- **WHAT IS EXPECTED**:
Print every one of the following lines word for word, without altering anything.

Scene-based spatial questions:
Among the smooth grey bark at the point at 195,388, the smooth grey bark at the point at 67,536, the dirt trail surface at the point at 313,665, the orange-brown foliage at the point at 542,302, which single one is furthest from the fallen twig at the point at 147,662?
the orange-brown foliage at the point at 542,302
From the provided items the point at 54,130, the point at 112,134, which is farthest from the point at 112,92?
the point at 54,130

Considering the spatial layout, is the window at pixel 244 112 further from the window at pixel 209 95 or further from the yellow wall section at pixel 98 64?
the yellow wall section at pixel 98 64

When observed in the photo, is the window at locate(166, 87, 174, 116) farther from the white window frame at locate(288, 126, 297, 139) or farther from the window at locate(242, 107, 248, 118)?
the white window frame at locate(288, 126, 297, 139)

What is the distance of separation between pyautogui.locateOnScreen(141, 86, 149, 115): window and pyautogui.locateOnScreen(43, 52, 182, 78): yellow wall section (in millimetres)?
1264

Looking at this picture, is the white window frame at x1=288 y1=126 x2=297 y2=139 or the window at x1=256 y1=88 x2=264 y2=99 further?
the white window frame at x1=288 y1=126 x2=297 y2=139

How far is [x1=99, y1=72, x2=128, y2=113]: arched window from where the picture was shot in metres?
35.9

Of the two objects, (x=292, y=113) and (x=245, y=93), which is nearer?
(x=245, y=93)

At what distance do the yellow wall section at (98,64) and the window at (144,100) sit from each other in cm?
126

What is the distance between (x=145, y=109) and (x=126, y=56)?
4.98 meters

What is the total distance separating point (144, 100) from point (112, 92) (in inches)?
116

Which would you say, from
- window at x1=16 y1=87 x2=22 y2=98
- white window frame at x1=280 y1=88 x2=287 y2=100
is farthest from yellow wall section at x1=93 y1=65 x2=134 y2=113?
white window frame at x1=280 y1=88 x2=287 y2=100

- **EXERCISE RESPONSE**:
Among the smooth grey bark at the point at 195,388, the smooth grey bark at the point at 67,536, the dirt trail surface at the point at 313,665, the orange-brown foliage at the point at 542,302, which single one is furthest from the fallen twig at the point at 147,662?
the orange-brown foliage at the point at 542,302
From the provided items the point at 54,130, the point at 112,134, which is farthest from the point at 112,92?
the point at 54,130

Considering the spatial layout, is the window at pixel 244 112 further from the window at pixel 209 95 or further from the yellow wall section at pixel 98 64?
the yellow wall section at pixel 98 64

When observed in the photo, is the window at locate(166, 87, 174, 116) farther from the white window frame at locate(288, 126, 297, 139) or farther from the window at locate(242, 107, 248, 118)?
the white window frame at locate(288, 126, 297, 139)

What is the distance of separation between pyautogui.locateOnScreen(141, 86, 149, 115): window and pyautogui.locateOnScreen(43, 52, 182, 78): yellow wall section (in millimetres)?
1264

Looking at this picture, is the white window frame at x1=288 y1=126 x2=297 y2=139 or the window at x1=256 y1=88 x2=264 y2=99 further?
the white window frame at x1=288 y1=126 x2=297 y2=139

How far is [x1=99, y1=72, x2=128, y2=113]: arched window from where the picture was shot in metres?
35.9

Of the two objects, (x=292, y=113) and (x=245, y=93), which is nearer?
(x=245, y=93)

At what distance do the yellow wall section at (98,64) and the window at (144,100) sit from each other in cm?
126

What is the distance between (x=145, y=109) and (x=126, y=56)?
4.98 meters

What is the total distance separating point (144, 100) from point (112, 92) (in inches)?
116

Which would you say, from
- window at x1=16 y1=87 x2=22 y2=98
- white window frame at x1=280 y1=88 x2=287 y2=100
is farthest from yellow wall section at x1=93 y1=65 x2=134 y2=113?
white window frame at x1=280 y1=88 x2=287 y2=100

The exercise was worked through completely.